*WHAT THIS EXERCISE ASKS*
a: In the excerpt on vetting backlink partners, what name does Semrush use for domain strength?
b: Render this sentence from the excerpt on vetting backlink partners in Spanish: "Another factor I always check is the potential link partner’s own backlink profile."
c: Extend the excerpt on vetting backlink partners, picking up right after its final sentence.
╭─ EXCERPT PROVIDED
Domain strength (also called domain rating in Ahrefs and domain authority in Semrush) is another important metric to consider, although it’s less important than the previous two.

Keep in mind that domain strength is (to a certain extent) a vanity metric that’s easy to game. That said, it’s important to get maximum ‘SEO value’ from your backlink outreach activities, so definitely don’t discount it.

I’d typically avoid getting a backlink from a site with a lower domain strength than my own (unless it was hyper relevant to mine with a healthy amount of traffic).

#4. Link profile

Another factor I always check is the potential link partner’s own backlink profile. Does it look natural and healthy? Or is it full of toxic backlinks or potential link farms?

The easiest way to do this is using a tool like Ahrefs or Semrush. You can either check the referring domains list for the potential link partner, or check the anchor texts.

Here are examples of what these reports look like in Ahrefs (using my own site as a model).
╰─
╭─ INFORMATION GIVEN
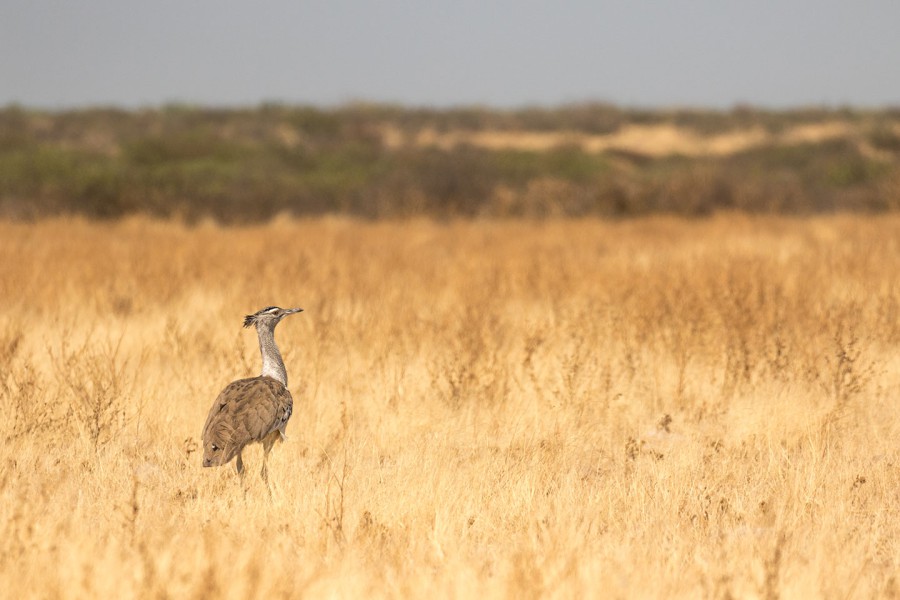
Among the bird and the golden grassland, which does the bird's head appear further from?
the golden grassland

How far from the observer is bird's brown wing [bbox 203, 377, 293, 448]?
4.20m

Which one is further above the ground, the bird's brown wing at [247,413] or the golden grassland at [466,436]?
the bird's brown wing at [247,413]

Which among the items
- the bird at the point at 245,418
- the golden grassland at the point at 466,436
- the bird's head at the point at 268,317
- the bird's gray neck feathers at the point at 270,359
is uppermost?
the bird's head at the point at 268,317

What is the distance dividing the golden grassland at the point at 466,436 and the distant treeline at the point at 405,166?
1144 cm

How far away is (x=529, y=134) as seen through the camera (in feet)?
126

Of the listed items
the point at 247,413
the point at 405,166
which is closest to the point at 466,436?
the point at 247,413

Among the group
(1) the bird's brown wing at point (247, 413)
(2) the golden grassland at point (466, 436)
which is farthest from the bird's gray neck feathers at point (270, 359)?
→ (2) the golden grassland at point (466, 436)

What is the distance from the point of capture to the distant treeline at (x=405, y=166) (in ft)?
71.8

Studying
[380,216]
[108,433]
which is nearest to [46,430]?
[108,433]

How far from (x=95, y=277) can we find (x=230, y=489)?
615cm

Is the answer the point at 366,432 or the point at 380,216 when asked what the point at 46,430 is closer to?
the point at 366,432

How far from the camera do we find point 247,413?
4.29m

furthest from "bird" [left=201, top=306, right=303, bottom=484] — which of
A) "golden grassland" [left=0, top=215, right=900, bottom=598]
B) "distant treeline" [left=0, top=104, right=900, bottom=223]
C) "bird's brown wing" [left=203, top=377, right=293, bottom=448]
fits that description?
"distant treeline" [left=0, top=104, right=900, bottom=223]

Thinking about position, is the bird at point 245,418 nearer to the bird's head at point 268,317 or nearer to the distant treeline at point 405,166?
╰─
*ANSWERS BELOW*
a: Domain authority.

b: Otro factor que siempre reviso es el propio perfil de backlinks del posible socio de enlaces.

c:
Both of these reports will give you an easy and quick overview of the site’s general link profile.

If you see lots of dodgy anchor texts, for example about online casinos, crypto, or porn, then you might want to avoid getting a backlink from that site.

But keep in mind that the site could have been a victim of a negative SEO attack (where a dishonest competitor buys a bunch of toxic links and uses them to target the site).

If the other metrics are positive, particularly relevance, then I’d likely go ahead and ask for the backlink anyway.

#5. Red flags

When you’re scoping out a potential backlink opportunity, it’s important to head back to their site and keep your eyes peeled for some common red flags.

One thing to watch out for is a “write for us” page. While not always a deal-breaker, it can be a sign that the site is more interested in getting free content than building genuine relationships.

Another potential issue is a lack of named writers on the site, or ones that seem suspicious or fake. A high-quality site will typically have a clear roster of contributors with real bios and credentials.

You should also be wary of sites that cover a really broad, random assortment of topics.

This can be a telltale sign of a link farm that’s just churning out content to game the search engines, rather than providing real value to readers.

Here’s an example of a link farm masquerading as a genuine news site

Finally, ask yourself: does this site have a legitimate reason to exist? Is it a genuine business or brand, and does it seem to be solving a real problem for its target audience?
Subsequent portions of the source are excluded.